A razão para tal temor é reafirmada no
versículo seguinte, que diz (v.6): “E quando alguém lhe perguntar: ‘Que
ferimentos são esses em suas mãos?’, então ele responderá: ‘Fui ferido na casa
dos que me são queridos’”. Isso significa que nem as pessoas
mais próximas dos enganadores os apoiarão, nem aceitarão sua atividade
contrária ao ensino bíblico. O acréscimo à figura geral feito por esse texto
está no fato de os ferimentos notados no corpo dos falsos profetas da época
serem infligidos pelos “que me são queridos”, uma menção que pode apontar para
seus próprios pais — conforme foi predito no v.3 —, mas que também pode englobar os
amigos do profeta mentiroso, completando o quadro da total rejeição de falsas
profecias entre o povo santo e restaurado.

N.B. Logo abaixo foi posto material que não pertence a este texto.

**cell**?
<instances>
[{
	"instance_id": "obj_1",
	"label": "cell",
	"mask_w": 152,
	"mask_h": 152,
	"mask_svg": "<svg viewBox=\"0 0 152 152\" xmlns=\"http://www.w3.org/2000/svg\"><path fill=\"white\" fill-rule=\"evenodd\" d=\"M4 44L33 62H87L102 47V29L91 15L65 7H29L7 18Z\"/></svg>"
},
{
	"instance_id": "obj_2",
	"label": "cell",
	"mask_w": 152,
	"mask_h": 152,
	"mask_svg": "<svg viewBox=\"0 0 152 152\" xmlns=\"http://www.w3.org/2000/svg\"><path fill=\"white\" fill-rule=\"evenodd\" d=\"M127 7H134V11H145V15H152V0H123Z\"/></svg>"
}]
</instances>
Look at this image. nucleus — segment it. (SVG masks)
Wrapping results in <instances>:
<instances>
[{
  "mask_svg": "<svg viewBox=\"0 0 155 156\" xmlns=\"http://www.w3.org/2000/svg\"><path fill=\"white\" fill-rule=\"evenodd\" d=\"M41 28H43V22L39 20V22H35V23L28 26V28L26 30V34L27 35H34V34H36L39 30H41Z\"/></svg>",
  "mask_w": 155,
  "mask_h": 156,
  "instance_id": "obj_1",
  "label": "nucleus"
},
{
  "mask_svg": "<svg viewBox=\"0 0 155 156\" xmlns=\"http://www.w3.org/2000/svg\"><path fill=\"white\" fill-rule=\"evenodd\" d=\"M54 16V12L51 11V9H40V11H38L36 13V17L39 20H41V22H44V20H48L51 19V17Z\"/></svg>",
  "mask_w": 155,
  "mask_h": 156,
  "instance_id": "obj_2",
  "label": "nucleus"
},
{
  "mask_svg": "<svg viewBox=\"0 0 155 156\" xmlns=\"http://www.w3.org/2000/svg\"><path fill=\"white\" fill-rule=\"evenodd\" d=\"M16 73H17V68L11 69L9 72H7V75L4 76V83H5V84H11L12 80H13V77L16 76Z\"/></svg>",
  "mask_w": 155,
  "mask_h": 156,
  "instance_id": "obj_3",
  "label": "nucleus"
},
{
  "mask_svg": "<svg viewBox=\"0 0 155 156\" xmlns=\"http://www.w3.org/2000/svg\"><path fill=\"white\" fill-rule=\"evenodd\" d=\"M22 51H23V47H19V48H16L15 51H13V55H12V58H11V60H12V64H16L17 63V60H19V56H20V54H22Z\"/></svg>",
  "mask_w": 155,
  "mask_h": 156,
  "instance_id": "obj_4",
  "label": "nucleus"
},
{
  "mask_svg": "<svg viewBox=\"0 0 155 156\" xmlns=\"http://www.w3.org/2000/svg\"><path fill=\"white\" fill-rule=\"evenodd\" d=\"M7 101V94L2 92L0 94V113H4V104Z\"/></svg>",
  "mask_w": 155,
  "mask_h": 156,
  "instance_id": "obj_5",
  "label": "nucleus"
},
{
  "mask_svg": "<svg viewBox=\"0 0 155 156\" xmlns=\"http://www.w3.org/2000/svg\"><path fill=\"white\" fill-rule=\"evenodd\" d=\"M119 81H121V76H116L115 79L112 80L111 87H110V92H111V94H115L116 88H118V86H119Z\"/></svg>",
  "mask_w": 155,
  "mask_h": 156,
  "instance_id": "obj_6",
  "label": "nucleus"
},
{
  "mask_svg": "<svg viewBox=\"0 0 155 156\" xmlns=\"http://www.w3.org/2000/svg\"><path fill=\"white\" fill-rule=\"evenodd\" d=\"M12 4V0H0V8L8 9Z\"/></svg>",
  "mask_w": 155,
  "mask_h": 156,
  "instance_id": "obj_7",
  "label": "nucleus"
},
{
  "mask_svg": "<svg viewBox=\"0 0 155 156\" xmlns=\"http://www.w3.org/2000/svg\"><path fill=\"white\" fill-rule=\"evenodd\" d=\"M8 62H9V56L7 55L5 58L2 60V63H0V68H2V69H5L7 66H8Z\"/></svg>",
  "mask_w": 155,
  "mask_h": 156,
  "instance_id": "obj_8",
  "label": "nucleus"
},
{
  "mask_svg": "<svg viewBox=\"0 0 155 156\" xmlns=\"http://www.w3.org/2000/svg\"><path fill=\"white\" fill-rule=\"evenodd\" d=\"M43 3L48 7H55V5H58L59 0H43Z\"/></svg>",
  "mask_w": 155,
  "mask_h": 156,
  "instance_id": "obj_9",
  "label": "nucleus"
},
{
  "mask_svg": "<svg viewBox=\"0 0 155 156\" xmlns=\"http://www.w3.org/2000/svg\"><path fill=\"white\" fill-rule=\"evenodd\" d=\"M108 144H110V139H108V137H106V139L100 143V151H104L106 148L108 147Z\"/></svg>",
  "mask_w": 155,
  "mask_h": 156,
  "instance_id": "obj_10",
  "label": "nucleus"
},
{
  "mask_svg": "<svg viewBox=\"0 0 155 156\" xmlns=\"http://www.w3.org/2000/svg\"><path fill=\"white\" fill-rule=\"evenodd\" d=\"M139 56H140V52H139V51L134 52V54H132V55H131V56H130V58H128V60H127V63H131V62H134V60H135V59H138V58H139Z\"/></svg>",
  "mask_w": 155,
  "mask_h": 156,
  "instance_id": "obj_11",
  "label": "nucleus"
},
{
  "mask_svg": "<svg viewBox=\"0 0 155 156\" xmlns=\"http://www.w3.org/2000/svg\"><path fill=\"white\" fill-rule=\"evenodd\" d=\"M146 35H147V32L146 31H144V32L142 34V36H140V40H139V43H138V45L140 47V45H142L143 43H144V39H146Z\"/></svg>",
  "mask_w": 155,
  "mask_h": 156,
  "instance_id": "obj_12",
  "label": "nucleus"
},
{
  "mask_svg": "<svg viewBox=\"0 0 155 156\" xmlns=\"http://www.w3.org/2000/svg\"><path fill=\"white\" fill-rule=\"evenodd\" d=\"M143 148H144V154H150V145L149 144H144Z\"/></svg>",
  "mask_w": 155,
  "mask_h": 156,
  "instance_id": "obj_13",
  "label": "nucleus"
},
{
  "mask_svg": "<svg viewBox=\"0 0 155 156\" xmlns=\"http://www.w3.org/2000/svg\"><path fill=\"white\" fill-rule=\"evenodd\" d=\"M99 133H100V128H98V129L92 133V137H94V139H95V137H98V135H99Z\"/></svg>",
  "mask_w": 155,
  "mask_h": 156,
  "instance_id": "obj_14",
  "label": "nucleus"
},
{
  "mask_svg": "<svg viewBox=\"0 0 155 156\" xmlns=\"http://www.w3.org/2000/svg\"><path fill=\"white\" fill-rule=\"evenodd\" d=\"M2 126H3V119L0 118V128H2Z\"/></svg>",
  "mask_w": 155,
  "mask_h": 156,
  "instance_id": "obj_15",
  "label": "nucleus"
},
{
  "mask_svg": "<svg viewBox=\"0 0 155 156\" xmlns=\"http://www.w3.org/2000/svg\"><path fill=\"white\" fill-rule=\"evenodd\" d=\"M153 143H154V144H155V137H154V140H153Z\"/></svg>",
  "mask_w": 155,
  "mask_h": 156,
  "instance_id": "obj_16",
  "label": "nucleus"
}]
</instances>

Dito isso, o texto apresenta uma mudança em
sua estrutura e traz uma ordem divina a uma espada que é personificada em meio
à poesia profética (v.7): “Ó espada, desperta contra o meu
pastor, aquele que é meu companheiro — declara o Senhor dos exércitos. Fere o
pastor e o rebanho se dispersará. Mas eu voltarei a minha mão para os pequenos”. O contexto
imediato de Zacarias sugere que
os pastores infiéis de Israel — seus líderes
iníquos — seriam punidos pelo Senhor e que, como consequência
disso, osseus rebanhos — o Israel desobediente — seriam
espalhados (cf. Zc11.6,8,9,16). Contudo,
o Novo Testamento utiliza
este texto para falar sobre a dispersão dos discípulosdepois
da crucificação de Jesus: “Então, Jesus lhes disse: Esta noite, todos
vós vos escandalizareis comigo; porque está escrito: Ferirei o pastor, e as
ovelhas do rebanho ficarão dispersas” (Mt
26.31). Duas indicações no texto favorecem a interpretação
messiânica do versículo 7.
A primeira é o fato de o pastor ferido, diferente do que se esperaria no caso
de se tratar de um líder infiel, ser chamado de “meu pastor” e de “aquele que é
meu companheiro”. Essas expressões apontam para uma profunda e intensa comunhão
entre o Senhor e seu pastor. A segunda indicação é o caráter altamente
messiânico e escatológico do capítulo como um todo. Não se está tratando aqui
dos pecados do passado, mas da restauração e purificação do futuro, além da
fidelidade do povo diante da sua redenção. Desse modo, parece que Zacarias,
depois de falar dos efeitos da purificação, expõe, nos vv.7-9, o meio utilizado
por Deus para promover a restauração do seu povo. Ela só é possível mediante o
ferimento fatal do pastor divino, o Deus encarnado na pessoa de Jesus Cristo.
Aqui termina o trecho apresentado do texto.